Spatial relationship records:

[BEGIN]

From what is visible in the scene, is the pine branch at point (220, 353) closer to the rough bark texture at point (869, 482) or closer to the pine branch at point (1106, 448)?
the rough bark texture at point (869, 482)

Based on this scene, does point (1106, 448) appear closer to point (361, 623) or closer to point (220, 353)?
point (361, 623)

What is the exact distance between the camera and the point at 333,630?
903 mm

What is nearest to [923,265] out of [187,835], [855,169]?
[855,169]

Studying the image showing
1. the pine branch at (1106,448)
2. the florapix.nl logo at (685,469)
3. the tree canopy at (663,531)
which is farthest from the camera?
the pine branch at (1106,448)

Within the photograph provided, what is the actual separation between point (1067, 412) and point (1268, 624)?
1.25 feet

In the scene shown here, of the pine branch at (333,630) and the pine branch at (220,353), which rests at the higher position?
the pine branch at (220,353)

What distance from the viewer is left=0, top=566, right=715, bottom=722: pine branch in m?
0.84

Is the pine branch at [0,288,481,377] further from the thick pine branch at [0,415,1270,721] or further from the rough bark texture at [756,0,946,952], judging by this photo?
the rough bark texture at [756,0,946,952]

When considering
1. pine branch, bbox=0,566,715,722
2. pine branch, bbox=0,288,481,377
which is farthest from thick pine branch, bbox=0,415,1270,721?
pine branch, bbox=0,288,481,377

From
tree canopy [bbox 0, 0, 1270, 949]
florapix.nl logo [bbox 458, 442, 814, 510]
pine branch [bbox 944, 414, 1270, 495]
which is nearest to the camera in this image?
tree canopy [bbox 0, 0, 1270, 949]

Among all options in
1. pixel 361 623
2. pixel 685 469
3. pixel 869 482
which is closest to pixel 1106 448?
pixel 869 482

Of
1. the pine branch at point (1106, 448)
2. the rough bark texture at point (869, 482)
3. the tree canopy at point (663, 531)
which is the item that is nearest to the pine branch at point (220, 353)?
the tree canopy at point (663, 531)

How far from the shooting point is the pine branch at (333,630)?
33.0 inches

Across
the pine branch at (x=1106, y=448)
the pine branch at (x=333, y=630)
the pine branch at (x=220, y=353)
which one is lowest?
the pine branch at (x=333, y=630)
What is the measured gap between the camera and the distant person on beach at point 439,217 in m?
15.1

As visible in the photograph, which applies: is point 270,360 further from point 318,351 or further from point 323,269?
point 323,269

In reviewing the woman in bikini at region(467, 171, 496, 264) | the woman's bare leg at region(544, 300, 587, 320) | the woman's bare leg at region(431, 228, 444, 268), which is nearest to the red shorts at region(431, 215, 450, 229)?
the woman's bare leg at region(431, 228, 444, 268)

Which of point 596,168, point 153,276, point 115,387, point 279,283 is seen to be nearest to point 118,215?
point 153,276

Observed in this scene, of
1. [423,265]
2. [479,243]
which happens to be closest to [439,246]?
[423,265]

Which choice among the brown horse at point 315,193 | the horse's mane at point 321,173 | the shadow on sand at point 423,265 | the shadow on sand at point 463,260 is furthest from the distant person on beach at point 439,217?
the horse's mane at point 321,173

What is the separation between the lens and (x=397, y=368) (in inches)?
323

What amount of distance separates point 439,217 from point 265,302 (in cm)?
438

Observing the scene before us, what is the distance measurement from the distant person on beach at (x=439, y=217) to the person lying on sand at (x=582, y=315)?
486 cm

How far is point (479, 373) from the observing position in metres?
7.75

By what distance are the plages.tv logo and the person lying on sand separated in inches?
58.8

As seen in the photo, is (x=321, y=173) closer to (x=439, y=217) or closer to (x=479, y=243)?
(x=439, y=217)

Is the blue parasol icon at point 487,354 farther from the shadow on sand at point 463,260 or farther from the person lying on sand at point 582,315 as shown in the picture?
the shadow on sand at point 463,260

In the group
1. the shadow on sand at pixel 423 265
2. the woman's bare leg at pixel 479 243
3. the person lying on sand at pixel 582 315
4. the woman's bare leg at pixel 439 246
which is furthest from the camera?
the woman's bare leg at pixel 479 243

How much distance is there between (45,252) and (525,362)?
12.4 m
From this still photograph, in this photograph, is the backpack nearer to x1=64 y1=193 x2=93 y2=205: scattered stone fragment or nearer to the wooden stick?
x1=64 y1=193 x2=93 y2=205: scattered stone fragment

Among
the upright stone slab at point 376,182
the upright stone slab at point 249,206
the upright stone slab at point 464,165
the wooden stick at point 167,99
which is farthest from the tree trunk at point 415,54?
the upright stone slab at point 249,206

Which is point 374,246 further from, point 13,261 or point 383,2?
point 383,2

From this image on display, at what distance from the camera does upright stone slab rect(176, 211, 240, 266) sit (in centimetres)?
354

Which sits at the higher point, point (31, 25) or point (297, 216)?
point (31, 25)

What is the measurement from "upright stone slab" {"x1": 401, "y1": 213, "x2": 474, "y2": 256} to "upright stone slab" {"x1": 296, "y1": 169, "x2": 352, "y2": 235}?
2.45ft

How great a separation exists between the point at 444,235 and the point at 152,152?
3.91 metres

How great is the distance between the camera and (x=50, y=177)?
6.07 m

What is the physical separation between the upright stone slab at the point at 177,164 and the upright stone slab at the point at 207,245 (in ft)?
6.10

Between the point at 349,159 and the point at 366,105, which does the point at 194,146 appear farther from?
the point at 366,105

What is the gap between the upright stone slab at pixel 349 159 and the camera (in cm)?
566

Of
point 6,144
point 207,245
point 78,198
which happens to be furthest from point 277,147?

[END]

__Request__:
Render every line of the items from the one containing "How great a" through the end, both ends included, as a Markdown table with the columns Row and Line. Number the rows in order and omit blank lines.

__Correct output__:
| Row | Line |
|---|---|
| 1 | How great a separation exists between the point at 444,235 and the point at 152,152? |
| 2 | 3.91 metres |
| 3 | How great is the distance between the camera and (x=50, y=177)? |
| 4 | 6.07 m |
| 5 | What is the physical separation between the upright stone slab at the point at 177,164 and the upright stone slab at the point at 207,245 (in ft)? |
| 6 | 6.10 |
| 7 | Between the point at 349,159 and the point at 366,105, which does the point at 194,146 appear farther from? |
| 8 | the point at 366,105 |
| 9 | What is the gap between the upright stone slab at pixel 349 159 and the camera (in cm)? |
| 10 | 566 |
| 11 | Of |
| 12 | point 6,144 |
| 13 | point 207,245 |
| 14 | point 78,198 |
| 15 | which happens to be furthest from point 277,147? |